## EXTRAIT DE PAGE
▬▬▬▬▬▬▬▬▬▬

Histoire de deux hommes forts
ISTANBUL, 5 juin 2015 – La scène se déroule dans un aéroport de province en Turquie. Assis dans la salle d’embarquement j’attends un vol intérieur qui a beaucoup de retard. Parmi les passagers, l’impatience et la mauvaise humeur montent. Derrière moi, une violente altercation éclate.
Un passagers s’est mis à écouter, en direct sur son téléphone portable, un discours du président Recep Tayyip Erdoğan. Le son est poussé tellement haut que personne dans la salle ne peut en perdre une miette. Un voyageur s’énerve. « De quel droit vous nous l’imposez ? » hurle-t-il. « C’est peut-être votre président, mais ce n’est pas le mien ! » Ce à quoi le partisan d’Erdoğan répond qu’il a toutes les raisons d’écouter son leader. Les deux hommes sont sur le point d’en venir aux mains. La police intervient pour mettre fin à la querelle et séparer les ennemis, qui sont renvoyés chacun à une extrémité de la salle.
Encore un exemple frappant du clivage que « Tayyip », comme il est surnommé aussi bien par ses sympathisants que par ses détracteurs, génère au sein de l’opinion turque. Il est difficile de parcourir plus d’un kilomètre à bord d’un taxi sans que son nom ne soit mentionné dans la conversation par le chauffeur, que ce soit comme un don du ciel ou comme une malédiction. Les éclats de voix vantant ses mérites ou stigmatisant ses défauts résonnent à l’infini dans les cafés, les salons de thé et les ferries d’Istanbul.
Un discours politique ouvert et volatil
Alors que la dispute de l’aéroport s’est calmée, il me vient à l’esprit qu’un tel incident aurait été inimaginable en Russie. Dans le pays où j’ai travaillé jusqu’en 2014, les vraies discussions politiques se tiennent soigneusement à l’écart de la sphère publique. Le président Vladimir Poutine jouit d’une popularité et d’un contrôle du pays dont Erdoğan ne peut que rêver. Les législatives en Turquie, le 7 juin, offrent aux électeurs un véritable choix ainsi que la possibilité de bouter le président et ses alliés hors du pouvoir… s’ils en ont envie. Contrairement à leurs homologues au parlement russe, les partis d’opposition turcs sont de vrais partis d’opposition. Et par-dessus tout, le discours politique en Turquie est ouvert, vivant et extrêmement volatil. Les discussions éclatent n’importe quand, n’importe où, dans les clubs de gym, dans les centres commerciaux et dans les aéroports.

▬▬▬▬▬▬▬▬▬▬

## TÂCHES À RÉALISER
A. D'après l'extrait sur Erdoğan, à quelle date ont lieu les législatives en Turquie ?
B. Traduisez en anglais cette phrase de l'extrait sur Erdoğan : « Derrière moi, une violente altercation éclate. »
C. Reprenez l'extrait sur Erdoğan pour le prolonger après sa dernière phrase.

▬▬▬▬▬▬▬▬▬▬

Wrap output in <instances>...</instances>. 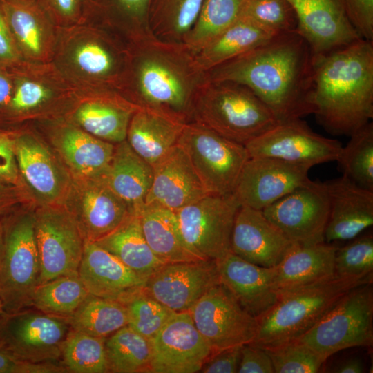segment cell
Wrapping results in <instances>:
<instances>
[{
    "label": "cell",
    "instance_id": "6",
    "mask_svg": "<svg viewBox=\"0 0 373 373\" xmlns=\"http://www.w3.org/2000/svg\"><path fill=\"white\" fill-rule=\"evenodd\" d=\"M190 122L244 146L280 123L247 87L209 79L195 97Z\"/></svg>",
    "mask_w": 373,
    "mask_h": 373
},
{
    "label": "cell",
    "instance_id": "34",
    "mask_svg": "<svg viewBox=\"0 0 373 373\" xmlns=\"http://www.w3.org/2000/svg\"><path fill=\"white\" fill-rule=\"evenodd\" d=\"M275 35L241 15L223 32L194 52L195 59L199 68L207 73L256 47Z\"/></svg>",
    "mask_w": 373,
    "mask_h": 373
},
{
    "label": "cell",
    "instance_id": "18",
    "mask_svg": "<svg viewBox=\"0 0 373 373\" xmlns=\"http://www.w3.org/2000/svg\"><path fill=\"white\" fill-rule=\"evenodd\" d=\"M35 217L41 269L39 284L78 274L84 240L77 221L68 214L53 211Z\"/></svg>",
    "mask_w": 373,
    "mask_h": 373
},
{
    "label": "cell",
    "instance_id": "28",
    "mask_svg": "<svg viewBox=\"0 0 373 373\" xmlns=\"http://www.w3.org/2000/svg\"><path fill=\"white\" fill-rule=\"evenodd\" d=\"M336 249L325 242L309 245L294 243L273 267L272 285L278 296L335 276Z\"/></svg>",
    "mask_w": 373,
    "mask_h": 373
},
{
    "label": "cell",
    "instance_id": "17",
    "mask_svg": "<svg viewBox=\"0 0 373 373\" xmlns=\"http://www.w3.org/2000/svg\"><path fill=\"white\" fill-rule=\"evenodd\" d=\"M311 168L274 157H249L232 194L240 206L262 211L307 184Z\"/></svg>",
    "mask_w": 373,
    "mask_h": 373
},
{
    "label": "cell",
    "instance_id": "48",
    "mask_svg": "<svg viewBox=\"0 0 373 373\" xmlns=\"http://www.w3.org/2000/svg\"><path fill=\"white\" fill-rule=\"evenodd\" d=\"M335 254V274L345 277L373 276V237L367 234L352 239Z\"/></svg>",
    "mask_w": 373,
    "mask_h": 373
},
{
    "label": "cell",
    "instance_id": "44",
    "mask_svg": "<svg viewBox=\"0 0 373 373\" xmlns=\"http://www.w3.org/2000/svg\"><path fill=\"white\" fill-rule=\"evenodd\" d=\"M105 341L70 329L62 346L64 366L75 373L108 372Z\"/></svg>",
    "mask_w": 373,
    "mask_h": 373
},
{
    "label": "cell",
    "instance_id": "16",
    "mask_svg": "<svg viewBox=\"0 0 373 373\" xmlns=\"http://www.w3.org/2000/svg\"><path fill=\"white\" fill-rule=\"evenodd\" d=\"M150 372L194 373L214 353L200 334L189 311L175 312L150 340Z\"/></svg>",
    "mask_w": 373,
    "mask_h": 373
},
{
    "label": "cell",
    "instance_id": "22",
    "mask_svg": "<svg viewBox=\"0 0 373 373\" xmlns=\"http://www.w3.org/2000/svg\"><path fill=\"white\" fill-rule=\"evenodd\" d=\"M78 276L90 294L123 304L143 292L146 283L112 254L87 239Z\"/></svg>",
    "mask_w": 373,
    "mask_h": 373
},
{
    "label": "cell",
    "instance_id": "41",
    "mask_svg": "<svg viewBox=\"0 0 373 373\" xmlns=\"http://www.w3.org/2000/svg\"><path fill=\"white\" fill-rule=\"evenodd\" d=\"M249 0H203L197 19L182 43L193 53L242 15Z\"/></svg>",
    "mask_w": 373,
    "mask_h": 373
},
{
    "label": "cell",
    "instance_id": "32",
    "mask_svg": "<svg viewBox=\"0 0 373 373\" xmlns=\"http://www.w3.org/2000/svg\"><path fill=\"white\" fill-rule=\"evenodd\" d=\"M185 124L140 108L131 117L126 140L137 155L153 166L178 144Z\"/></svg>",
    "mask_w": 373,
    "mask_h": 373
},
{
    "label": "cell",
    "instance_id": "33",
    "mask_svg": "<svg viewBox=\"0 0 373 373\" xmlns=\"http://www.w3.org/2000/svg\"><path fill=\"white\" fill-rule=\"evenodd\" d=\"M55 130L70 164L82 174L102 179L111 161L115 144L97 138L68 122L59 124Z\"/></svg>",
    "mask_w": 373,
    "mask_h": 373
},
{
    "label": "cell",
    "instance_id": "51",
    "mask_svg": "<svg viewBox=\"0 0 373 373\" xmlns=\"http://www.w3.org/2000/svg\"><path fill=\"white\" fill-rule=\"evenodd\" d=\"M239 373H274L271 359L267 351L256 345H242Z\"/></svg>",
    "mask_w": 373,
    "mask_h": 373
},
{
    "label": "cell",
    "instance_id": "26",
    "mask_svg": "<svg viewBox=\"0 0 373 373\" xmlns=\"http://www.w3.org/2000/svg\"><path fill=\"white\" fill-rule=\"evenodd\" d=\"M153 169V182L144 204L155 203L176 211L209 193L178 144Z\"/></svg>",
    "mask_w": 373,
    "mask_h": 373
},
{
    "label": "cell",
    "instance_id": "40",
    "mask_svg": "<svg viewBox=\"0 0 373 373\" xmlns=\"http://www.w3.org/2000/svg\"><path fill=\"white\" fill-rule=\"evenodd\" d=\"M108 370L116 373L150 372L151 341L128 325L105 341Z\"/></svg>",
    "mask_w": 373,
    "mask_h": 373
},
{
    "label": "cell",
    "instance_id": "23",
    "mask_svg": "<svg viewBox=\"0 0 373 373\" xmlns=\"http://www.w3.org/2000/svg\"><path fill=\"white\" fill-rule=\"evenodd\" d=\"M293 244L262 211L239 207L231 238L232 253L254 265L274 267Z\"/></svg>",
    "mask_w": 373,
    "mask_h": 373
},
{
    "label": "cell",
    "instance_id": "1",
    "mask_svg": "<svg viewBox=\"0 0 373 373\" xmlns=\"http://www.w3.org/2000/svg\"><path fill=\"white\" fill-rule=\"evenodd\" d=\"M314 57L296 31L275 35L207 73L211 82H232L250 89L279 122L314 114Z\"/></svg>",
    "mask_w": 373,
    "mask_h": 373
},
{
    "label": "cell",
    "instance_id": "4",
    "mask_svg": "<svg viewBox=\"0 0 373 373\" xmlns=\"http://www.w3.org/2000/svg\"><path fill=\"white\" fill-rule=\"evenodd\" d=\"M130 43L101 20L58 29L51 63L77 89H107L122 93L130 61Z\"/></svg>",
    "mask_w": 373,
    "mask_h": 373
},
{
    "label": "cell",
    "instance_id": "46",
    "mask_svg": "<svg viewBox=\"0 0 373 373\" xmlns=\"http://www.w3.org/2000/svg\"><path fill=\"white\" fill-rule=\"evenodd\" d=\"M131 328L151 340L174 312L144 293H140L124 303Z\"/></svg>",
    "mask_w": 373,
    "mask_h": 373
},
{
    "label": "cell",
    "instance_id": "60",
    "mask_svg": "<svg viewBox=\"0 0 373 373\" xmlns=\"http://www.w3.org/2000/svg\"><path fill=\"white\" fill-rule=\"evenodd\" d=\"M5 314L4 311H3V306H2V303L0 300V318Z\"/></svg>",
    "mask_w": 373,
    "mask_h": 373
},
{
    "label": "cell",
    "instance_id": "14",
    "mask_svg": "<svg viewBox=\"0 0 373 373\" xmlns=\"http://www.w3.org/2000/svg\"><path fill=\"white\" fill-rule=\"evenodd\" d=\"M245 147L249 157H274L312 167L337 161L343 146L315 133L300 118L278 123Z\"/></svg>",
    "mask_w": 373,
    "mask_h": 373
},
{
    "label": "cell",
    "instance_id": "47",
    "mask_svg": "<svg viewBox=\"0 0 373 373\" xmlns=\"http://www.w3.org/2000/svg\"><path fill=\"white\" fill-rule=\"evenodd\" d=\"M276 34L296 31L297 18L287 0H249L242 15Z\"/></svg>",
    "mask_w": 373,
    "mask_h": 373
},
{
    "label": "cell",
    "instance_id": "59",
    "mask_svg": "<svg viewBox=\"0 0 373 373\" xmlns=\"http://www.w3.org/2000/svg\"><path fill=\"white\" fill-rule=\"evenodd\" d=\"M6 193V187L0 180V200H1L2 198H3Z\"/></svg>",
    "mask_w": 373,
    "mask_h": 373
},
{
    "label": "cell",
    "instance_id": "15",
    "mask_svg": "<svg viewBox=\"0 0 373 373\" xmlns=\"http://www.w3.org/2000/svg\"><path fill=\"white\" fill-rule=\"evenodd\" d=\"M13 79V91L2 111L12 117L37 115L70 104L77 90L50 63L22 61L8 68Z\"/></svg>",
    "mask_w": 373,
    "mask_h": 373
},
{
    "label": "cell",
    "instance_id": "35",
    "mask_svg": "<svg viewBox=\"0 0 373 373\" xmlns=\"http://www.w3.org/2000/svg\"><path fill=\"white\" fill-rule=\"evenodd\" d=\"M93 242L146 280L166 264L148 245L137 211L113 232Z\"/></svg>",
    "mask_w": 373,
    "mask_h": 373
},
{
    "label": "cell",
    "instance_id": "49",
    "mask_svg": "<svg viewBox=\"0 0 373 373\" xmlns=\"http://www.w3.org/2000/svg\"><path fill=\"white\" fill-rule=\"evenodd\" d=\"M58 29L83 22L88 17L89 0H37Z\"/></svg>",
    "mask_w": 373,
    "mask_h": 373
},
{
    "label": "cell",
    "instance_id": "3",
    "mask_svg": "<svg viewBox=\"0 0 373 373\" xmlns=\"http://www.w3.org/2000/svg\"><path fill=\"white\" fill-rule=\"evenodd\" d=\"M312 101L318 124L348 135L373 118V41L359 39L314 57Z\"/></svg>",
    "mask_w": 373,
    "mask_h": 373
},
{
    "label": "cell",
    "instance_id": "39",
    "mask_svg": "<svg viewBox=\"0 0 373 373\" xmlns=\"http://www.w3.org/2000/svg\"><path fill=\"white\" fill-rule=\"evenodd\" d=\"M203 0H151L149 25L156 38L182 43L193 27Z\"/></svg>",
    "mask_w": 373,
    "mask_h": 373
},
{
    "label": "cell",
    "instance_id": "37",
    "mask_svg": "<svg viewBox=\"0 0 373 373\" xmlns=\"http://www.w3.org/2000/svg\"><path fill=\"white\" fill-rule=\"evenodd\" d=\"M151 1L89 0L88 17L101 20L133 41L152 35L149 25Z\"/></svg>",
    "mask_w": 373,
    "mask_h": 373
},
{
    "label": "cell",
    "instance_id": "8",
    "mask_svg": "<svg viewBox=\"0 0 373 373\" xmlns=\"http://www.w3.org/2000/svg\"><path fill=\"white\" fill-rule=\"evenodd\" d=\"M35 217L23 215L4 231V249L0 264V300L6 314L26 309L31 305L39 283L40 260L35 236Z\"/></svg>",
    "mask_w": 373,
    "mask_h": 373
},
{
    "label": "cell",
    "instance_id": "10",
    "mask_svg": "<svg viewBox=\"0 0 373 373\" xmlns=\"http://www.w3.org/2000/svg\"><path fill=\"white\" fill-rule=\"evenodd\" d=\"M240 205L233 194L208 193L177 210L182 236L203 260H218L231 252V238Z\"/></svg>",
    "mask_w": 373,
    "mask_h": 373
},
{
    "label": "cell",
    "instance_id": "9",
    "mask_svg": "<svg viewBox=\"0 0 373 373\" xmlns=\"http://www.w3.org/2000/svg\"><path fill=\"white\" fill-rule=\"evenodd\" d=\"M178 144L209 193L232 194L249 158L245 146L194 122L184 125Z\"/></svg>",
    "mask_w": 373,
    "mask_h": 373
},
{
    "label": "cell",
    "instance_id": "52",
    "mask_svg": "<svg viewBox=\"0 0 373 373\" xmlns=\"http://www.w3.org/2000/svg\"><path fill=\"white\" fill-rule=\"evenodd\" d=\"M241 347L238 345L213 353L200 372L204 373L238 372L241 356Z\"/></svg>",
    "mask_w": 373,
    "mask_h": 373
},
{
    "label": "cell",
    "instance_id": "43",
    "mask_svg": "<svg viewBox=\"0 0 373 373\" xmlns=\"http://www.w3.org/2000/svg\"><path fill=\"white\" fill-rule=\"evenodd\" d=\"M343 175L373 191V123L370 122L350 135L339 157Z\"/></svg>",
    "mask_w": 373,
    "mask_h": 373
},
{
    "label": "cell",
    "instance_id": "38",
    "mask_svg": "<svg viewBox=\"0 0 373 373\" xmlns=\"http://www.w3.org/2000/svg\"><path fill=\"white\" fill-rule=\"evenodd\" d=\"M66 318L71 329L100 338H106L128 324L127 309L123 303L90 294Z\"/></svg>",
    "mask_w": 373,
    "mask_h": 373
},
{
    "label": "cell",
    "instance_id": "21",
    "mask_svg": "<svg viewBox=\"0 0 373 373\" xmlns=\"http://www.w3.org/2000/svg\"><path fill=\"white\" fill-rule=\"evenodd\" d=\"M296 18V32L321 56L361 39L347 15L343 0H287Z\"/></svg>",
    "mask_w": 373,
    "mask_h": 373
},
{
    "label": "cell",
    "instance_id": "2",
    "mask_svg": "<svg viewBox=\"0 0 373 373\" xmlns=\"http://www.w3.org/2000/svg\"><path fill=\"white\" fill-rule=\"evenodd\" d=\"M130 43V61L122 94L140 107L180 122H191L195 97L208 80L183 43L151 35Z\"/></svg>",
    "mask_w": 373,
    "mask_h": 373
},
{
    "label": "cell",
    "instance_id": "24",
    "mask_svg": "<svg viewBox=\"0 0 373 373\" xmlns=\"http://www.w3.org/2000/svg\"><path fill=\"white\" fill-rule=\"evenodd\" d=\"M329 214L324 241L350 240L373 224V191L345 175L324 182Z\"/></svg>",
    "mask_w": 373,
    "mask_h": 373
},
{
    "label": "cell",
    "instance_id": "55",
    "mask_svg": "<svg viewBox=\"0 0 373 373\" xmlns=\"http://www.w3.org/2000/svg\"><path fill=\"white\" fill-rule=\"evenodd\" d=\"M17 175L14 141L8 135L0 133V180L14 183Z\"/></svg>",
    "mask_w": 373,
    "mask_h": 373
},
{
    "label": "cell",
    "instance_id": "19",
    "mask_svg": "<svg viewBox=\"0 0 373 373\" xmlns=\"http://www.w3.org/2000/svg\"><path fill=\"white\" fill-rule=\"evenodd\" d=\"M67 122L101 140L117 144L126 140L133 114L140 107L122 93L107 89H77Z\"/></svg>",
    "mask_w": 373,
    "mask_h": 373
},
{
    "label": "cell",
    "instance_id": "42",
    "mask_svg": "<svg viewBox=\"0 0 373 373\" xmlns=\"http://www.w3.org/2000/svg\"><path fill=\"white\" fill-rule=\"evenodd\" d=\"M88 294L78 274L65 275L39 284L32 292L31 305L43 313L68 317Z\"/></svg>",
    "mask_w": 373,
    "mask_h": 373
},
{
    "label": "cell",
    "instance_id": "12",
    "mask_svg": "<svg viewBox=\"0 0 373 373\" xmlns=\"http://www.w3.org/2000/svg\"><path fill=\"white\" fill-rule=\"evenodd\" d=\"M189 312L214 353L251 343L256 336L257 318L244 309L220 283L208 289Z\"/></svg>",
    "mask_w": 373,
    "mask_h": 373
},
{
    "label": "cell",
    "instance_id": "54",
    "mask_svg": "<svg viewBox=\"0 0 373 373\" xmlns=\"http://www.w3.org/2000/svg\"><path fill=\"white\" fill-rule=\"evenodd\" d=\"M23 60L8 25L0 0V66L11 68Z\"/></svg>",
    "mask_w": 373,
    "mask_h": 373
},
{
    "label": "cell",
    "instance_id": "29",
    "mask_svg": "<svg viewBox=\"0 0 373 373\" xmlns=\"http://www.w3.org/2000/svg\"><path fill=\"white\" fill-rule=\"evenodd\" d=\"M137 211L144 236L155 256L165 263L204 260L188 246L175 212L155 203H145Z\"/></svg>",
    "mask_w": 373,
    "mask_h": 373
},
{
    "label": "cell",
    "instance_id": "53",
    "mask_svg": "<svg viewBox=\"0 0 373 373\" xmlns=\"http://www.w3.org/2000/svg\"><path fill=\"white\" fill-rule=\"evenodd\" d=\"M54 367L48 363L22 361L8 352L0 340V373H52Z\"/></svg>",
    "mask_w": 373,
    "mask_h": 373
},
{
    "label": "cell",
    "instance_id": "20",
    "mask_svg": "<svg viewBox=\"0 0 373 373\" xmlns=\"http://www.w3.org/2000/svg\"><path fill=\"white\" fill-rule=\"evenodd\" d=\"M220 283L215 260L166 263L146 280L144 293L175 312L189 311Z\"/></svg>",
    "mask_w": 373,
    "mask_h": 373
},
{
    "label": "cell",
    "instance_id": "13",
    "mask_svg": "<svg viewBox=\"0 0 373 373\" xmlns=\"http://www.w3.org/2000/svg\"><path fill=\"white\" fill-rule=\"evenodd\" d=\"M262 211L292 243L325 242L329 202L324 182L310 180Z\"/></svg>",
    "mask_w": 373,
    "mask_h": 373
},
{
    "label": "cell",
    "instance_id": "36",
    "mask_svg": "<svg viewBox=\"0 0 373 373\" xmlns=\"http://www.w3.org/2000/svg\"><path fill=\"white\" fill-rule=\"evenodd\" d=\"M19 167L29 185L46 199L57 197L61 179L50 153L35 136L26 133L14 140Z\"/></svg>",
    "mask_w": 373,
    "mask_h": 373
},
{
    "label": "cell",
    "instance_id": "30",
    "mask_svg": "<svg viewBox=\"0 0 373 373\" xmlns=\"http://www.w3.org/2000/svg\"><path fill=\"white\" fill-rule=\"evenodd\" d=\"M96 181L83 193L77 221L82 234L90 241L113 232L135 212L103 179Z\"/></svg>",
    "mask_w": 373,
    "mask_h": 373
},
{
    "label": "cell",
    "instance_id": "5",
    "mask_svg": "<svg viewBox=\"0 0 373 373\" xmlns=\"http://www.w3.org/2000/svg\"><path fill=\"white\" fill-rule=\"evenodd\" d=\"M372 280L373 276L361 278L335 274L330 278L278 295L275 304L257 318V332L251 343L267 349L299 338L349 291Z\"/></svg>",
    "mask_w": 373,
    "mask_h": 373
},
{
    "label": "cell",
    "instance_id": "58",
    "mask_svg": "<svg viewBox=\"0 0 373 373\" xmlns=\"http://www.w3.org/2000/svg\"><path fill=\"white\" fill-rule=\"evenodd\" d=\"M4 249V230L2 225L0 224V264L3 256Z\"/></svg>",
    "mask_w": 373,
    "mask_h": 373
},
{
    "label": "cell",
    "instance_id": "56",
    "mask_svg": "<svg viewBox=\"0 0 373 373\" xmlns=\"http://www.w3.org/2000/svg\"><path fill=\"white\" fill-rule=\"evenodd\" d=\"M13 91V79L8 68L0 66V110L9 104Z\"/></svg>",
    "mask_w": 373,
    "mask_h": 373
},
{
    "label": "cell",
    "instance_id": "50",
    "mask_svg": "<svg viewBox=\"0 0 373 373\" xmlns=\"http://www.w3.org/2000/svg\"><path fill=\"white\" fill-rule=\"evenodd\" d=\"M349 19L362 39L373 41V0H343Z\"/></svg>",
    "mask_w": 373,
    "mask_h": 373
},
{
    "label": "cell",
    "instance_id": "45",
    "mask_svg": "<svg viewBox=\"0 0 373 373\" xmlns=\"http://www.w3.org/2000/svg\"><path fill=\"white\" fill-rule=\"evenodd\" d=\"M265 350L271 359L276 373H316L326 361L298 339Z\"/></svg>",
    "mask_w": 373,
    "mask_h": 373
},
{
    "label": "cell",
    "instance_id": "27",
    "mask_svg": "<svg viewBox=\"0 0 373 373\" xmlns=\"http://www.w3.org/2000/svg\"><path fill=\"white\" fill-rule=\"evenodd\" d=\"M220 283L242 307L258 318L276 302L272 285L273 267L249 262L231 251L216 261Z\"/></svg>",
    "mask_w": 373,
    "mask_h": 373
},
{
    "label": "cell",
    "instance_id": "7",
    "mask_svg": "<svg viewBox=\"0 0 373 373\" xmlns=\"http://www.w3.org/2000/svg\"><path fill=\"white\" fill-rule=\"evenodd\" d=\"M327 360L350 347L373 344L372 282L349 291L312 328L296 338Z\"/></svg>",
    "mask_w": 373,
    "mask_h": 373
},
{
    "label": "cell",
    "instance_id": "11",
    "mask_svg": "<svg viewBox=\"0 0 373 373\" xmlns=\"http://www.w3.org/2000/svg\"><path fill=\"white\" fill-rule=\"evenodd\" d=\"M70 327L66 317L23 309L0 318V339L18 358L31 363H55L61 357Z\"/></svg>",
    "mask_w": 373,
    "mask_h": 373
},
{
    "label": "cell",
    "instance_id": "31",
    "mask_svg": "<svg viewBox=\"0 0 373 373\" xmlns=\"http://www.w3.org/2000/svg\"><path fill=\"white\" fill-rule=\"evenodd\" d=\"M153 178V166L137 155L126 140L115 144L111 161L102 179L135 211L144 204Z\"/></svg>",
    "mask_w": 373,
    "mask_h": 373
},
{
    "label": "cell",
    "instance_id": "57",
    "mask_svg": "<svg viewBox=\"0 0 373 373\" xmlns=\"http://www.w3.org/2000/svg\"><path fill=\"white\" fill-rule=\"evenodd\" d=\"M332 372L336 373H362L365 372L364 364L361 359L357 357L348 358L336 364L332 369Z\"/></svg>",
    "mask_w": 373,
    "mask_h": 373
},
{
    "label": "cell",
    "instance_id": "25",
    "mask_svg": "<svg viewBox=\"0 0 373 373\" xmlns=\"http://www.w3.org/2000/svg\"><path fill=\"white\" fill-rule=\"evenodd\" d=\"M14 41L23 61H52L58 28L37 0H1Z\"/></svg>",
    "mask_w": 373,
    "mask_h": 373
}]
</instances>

▬▬▬▬▬▬▬▬▬▬

## RÉPONSES AUX EXERCICES
A. Le 7 juin.

B. Behind me, a violent altercation breaks out.

C.
Quand je suis arrivé en Turquie, il y a moins d’un an, je m’attendais à une expérience très différente de celle que j’avais vécue pendant cinq ans dans la Russie de Poutine, depuis la guerre en Géorgie jusqu’au conflit en Ukraine et l’annexion de la Crimée. Et il est vrai que les différences sont très marquées entre la Turquie réellement démocratique et le système politique plus autoritaire de la Russie. Pourtant, plus je vis ici, plus je suis frappé par les similitudes croissantes entre la Turquie et la Russie du tout début du 21ème siècle. Les parallèles sont à la fois troublants et fascinants.
Maîtres dans l’art de dire ce que l'on veut entendre
Ces parallèles sont devenus flagrants pendant la campagne pour les législatives du 7 mai. Erdoğan, un islamo-conservateur qui a été Premier ministre pendant onze ans et qui est maintenant président, devrait théoriquement rester dans son rôle de chef d’Etat et ne pas prendre une part active dans l’élection. Et pourtant le scrutin tourne essentiellement, pour ne pas dire exclusivement, autour de lui.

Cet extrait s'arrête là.